# Possible wolf reintroduction...



## phorisc (Feb 2, 2011)

Got this email from BigGameForever.com...

I am sending you the official plan from the federal government to place wolves in the Southern Rockies. Every sportsman in America needs to see this plan. These plans will spread wolves into 97.5% of all elk in America.

Here is what they are doing: Baca National Wildlife refuge in Southern Colorado will have wolves transplanted in 2012 if portions of this plan are implemented. Baca is much, much smaller than Yellowstone. It is only 70 Miles from Northern New Mexico. It is only 250 Miles from Southern Utah and Northern Arizona. Wolves can travel that far in less than a week.

Yellowstone National Park was used to introduce wolves to the Northern Rockies. Without your help, history will repeat itself this year in the Southern Rockies.

See the official plan for yourself at the link below (look on page 8, bottom of the first column where they mention the introduction of wolves in Colorado's Baca National Wildlife Refuge).

http://www.fws.gov/alamosa/planning/slv_ccp_update2_web2.pdf
Here is how you can help stop these plans:
(1) Spread the word: Send this email to 10 friends and ask them to forward this email to more friends.
(2) Join the Fight: If you haven't already, sign the online petition to stop these wolf expansion plans at http://biggameforever.org
(3) Take Action: It only takes 30 seconds to send a message to your representatives in Congress to stop these plans. Simply go to http://biggameforever.org/takeaction and click the "Take Action" button to send a message in support of two bills in Congress, S. 249 and H.R. 509, the Big Game and Livestock Protection Act. Without S. 249 and H.R. 509, it will be very difficult to slow down these plans to expand wolves throughout 97.5% of all elk in America.

Without a very substantial outcry from sportsmen and livestock owners, wolves will very likely be placed in Colorado this year. While attempts have been made to dismiss the use of wolves as "not the preferred alternative," now that they are an official part of the plan, we are one very small step away from having wolves introduced into Baca National Widlife Refuge. We can't leave this to chance.

Over 10,000 messages have already been sent to Congress to stop the plans to put wolves in the Baca, but we need many, many more. Especially from the 600,0000 hunters in Colorado, New Mexico, Arizona and Utah.
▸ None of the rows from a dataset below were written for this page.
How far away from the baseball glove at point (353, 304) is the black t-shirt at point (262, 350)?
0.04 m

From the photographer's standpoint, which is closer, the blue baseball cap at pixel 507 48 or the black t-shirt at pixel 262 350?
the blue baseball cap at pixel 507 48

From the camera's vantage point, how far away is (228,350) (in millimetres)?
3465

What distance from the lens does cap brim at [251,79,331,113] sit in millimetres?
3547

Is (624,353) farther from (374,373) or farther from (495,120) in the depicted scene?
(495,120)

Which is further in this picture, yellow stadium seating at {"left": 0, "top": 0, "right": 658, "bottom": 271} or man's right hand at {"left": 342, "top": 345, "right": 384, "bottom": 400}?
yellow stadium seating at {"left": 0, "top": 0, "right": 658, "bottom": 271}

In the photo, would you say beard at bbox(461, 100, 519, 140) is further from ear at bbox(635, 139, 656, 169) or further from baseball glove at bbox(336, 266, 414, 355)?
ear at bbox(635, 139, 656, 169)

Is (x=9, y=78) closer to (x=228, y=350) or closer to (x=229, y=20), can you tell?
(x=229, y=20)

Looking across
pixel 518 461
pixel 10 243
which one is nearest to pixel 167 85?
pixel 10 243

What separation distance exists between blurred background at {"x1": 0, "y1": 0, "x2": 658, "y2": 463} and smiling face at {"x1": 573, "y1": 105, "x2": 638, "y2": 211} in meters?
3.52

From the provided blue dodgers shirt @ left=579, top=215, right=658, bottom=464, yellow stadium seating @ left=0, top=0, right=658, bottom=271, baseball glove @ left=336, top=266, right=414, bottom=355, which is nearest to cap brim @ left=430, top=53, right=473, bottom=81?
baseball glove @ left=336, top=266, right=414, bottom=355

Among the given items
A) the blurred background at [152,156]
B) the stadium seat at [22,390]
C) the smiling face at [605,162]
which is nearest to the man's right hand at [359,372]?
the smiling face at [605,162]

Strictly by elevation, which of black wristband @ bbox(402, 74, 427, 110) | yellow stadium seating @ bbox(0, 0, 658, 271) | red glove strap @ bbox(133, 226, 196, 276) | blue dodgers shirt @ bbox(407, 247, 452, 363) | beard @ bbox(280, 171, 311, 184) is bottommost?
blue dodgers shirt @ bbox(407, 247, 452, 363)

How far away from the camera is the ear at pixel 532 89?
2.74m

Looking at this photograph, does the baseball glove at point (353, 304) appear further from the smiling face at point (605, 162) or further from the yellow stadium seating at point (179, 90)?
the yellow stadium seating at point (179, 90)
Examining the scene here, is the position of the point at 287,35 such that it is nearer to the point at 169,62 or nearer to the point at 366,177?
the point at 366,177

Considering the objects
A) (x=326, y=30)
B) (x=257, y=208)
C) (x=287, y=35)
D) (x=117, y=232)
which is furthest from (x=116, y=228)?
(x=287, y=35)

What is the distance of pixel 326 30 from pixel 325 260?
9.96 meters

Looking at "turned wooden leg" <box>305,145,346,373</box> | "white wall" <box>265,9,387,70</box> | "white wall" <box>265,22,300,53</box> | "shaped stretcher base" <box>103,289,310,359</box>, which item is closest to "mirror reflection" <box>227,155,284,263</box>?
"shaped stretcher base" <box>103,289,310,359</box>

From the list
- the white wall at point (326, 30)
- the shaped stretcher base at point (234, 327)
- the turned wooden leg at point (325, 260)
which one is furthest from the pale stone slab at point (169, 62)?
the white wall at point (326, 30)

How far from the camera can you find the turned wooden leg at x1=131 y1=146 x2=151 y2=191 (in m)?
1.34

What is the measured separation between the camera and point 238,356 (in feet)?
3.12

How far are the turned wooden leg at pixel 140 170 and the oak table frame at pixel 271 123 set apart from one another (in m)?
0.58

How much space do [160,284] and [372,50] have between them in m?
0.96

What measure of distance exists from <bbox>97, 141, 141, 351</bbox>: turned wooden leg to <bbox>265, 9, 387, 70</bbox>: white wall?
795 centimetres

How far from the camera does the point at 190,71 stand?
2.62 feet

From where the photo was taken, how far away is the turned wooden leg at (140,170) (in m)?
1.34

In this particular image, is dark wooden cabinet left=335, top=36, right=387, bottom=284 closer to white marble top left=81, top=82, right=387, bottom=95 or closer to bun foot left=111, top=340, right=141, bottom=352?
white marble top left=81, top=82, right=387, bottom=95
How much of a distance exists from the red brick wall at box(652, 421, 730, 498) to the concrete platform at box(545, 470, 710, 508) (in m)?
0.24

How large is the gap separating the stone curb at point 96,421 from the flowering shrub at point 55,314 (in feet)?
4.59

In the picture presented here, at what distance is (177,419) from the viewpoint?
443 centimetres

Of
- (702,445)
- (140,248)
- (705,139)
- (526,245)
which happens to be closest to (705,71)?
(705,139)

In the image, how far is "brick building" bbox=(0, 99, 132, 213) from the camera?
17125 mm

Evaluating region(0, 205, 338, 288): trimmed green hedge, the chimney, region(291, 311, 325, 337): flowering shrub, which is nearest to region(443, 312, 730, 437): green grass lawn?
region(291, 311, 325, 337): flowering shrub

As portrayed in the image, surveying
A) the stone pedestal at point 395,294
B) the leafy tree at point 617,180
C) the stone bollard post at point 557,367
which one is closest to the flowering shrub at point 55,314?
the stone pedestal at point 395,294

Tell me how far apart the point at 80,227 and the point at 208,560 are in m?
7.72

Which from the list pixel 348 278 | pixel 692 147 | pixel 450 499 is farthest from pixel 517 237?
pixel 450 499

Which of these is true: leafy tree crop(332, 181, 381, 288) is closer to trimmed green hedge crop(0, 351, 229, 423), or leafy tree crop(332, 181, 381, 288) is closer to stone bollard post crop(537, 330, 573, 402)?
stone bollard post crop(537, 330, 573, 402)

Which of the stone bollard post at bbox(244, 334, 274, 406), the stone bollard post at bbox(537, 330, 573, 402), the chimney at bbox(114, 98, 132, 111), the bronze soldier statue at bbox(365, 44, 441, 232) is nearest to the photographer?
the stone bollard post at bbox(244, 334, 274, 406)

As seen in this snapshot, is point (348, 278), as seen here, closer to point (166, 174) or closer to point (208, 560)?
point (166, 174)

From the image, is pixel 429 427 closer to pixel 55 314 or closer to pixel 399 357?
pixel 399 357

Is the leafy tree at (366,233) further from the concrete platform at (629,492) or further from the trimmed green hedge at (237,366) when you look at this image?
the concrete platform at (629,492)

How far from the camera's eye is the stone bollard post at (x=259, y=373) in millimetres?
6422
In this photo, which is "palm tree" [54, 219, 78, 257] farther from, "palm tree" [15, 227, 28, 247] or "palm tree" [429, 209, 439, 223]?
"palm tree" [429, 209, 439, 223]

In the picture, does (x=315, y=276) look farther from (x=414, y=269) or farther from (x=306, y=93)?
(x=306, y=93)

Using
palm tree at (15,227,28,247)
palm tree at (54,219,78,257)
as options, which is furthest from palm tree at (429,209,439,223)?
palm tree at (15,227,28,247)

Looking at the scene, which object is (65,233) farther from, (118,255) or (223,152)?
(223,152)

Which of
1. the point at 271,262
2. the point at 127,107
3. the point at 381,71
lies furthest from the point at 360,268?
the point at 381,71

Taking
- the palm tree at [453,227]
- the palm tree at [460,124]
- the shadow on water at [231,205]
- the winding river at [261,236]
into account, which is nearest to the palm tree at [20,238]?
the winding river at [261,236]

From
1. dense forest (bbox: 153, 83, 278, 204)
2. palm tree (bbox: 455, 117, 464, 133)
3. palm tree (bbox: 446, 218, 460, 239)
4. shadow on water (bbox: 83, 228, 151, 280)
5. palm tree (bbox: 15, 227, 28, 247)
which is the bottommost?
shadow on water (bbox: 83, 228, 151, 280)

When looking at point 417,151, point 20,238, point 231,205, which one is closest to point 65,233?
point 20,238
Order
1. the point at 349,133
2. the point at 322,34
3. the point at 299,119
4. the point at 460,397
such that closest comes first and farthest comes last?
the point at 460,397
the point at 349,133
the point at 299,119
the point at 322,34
We need all need to join the fight to stop this from happening. Remember, Idaho's elk harvest has been cut in half by wolves. Wolves have been a huge burden for livestock producers. Without substantial changes to the underlying statutes, it is a bad idea to spread these failed policies to the Southern Rockies.

Here are some news articles about these plans for wolves in Colorado.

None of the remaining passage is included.